Depth estimation is a challenging problem for a long time in the industry. There are vision-based depth estimation and non-vision based depth estimation techniques. Non-vision based depth estimation sensors like Lidar, laser, and TOF(time-of-flight) usually have the best accuracy but can only generate sparse depth estimation. Vision-based depth estimation techniques can generate a dense depth map but suffer from relatively low accuracy. With the development of deep learning, vision-based depth estimation can use a cheap camera to achieve competitive performance with other much more expensive depth estimation sensors.
Vision-based depth estimation can be divided into two categories: learning based depth estimation and stereo depth estimation. Stereo depth estimation exploits stereo geometry to calculate the disparity of matching feature points in stereo views. Stereo depth estimation can’t predict depth in the blind area and where the scene is textureless and featureless. Learning-based depth estimation can provide a solution to predict depths for all pixels.

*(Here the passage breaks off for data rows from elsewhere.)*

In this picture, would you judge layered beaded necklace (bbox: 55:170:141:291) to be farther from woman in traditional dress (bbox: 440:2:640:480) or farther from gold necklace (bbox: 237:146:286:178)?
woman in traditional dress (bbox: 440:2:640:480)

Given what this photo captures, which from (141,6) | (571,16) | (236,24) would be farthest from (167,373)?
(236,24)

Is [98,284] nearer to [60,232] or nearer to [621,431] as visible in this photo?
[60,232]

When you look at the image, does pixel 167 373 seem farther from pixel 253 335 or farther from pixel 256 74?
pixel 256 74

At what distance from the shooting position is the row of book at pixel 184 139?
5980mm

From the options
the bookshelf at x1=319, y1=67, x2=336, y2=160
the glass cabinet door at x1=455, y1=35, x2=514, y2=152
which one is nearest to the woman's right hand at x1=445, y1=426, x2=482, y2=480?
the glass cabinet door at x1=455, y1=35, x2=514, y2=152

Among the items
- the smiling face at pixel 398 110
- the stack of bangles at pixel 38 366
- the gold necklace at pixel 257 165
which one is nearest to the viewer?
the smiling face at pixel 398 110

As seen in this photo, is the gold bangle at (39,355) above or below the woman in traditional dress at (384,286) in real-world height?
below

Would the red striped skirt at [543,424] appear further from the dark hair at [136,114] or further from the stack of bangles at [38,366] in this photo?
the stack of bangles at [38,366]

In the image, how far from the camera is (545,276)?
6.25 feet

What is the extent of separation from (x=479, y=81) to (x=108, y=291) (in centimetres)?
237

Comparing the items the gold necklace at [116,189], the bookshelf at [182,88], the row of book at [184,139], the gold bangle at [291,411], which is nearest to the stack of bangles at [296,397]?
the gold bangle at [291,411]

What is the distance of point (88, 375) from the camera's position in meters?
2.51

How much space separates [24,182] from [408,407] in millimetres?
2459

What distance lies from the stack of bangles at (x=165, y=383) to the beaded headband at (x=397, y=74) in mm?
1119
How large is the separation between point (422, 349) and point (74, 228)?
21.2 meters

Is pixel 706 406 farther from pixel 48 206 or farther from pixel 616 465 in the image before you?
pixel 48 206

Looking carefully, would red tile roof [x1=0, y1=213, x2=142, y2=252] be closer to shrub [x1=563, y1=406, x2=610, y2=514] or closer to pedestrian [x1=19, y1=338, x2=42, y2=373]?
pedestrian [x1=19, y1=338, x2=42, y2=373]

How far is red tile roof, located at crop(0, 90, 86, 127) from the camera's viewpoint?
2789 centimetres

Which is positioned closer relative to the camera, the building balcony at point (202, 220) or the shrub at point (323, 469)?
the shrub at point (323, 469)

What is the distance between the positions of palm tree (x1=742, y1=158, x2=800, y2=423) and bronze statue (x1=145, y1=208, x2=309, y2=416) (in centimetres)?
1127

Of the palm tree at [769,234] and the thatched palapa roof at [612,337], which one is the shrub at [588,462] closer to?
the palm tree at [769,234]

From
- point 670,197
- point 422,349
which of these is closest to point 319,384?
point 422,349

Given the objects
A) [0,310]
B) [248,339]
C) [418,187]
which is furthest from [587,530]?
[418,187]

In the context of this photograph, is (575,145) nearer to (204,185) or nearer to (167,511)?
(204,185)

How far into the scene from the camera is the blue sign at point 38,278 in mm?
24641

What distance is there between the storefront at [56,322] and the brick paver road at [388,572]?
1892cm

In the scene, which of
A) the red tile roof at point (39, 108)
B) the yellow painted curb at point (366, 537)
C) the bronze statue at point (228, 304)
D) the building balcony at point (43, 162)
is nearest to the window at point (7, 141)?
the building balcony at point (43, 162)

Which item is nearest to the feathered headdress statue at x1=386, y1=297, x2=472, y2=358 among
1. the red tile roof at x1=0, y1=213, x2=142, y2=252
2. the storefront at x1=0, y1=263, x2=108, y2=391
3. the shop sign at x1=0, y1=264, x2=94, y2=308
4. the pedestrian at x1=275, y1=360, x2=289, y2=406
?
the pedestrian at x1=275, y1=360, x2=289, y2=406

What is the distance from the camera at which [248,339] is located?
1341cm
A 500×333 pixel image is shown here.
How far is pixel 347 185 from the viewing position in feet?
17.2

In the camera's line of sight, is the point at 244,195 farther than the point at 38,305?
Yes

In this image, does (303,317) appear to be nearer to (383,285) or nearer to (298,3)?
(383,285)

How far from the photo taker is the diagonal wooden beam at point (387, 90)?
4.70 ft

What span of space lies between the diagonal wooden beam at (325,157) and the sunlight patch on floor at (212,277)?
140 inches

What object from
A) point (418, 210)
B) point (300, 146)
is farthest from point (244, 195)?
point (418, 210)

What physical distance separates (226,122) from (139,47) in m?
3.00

Also, learning-based depth estimation can be divided into supervised learning and self-supervised learning. Supervised depth estimation needs images with ground-truth depths as labels. Considering the huge amount of data that needs to be collected to train the model, it will take lots of time and resources to collect ground-truth depth data. Supervised depth estimation is also bad at scaling to different scenes. Thus, a self-supervised depth estimation solution is the most practical and reasonable one in the industry.
Nod.AI’s self-supervised depth estimation solution is the start-of-art depth estimation technique. Given either color or grayscale images, it can predict depth for all pixels. To train the model, it does the self-supervised training with sequences of monocular images, and no ground-truth depth data is needed.
Nod.AI uses an encoder-decoder network to do a coarse depth estimation given an image. Then a bilateral filter is applied to finetune the depth map.
Nod.AI’s fast bilateral filter takes the input RGB image as a “reference” image and has the predicted depth map as “target value” t and some per-pixel confidence of the depth map c. The goal is to finetune the input depth map by resembling the input depth map where the confidence is large while being smooth and tightly aligned to edges in the reference image.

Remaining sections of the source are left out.